### Selected excerpt:
## START

John is a Microsoft MVP and freelance consultant and trainer specializing in Excel, Power BI, Power Automate, Power Apps and SharePoint. You can find other interesting articles from John on his blog or YouTube channel.

Subscribe

Advertisement

Related Articles

Comments

33 Comments

  1. Curious

    this worked great. One thing though; it seems that if one of the websites is not available, the query stops processing. the remaining URLS are not processed. what’s the M code to make it record no data for the unreachable URL and go onto the next until finished?

    • John

      Hmm, I hadn’t considered this.

      When setting up your From Web query, there is an Advanced option. Within the Advanced option you can set a Command timeout. I haven’t tried it out, but I think this will do the trick.

      I entered 2 minutes and it created this line of M code:

      Source = Web.Page(Web.Contents("https://en.wikipedia.org/wiki/UFC_217", [Timeout=#duration(0, 0, 2, 0)]))

      I suspect that something like [Timeout=#duration(0, 0, 0, 30)] would do a shorter timeout of 30 seconds.

      Let me know if it works!

  2. Brandon

    How can this be automated, by VBA and clicking a button?

  3. Youssef Labib

    Excellent work it saved a lot of time. However, I realized that it only works for websites that has a one-row table. Otherwise, it gives an error. is there a way to make it export those with multiple rows as well?

    Thanks

    • John

      Hmm, not sure what you mean by one row. The example in the post has multiple rows and works fine. What is the site you are trying?

      Just remember this will only work for table HTML tags in the proper structure. See example.

## END

### Problem statement:
In the comment thread, how long a Command timeout did John enter when setting up his From Web query? You won't need the records.

### Data shown:
## START

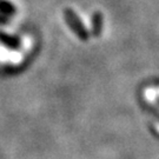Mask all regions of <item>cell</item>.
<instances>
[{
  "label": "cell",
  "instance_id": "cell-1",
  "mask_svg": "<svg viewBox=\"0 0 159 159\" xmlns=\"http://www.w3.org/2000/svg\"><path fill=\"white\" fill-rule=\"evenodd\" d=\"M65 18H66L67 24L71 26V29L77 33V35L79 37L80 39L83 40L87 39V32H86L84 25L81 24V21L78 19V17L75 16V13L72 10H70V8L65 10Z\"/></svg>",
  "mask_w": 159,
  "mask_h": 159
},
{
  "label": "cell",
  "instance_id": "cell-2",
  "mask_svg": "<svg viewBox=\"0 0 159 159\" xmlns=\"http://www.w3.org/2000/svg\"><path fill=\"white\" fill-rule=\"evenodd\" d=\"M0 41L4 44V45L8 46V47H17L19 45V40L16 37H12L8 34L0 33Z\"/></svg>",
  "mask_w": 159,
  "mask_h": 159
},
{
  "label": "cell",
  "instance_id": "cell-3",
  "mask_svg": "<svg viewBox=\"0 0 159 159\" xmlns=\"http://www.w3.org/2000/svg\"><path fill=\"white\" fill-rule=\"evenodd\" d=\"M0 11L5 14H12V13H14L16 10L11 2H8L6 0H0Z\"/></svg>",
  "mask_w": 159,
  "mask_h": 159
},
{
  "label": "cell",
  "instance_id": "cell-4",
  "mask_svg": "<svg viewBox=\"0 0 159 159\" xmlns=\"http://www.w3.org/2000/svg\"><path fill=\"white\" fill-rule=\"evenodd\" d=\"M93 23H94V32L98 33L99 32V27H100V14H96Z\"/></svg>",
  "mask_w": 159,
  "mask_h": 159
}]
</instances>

## END
## START

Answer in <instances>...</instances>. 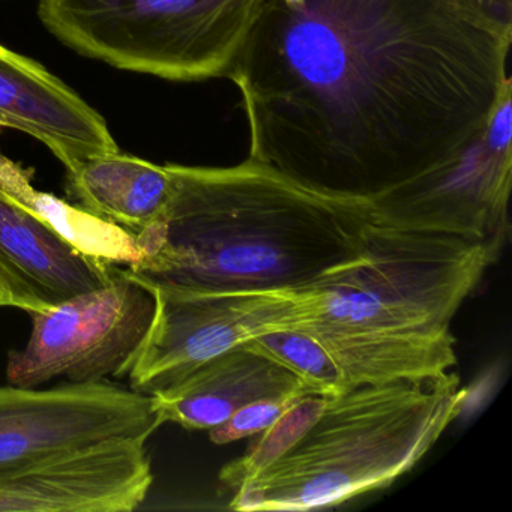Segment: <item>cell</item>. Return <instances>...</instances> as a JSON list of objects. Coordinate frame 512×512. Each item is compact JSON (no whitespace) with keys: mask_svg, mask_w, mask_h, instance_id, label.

## END

### Problem solution:
He entered 2 minutes.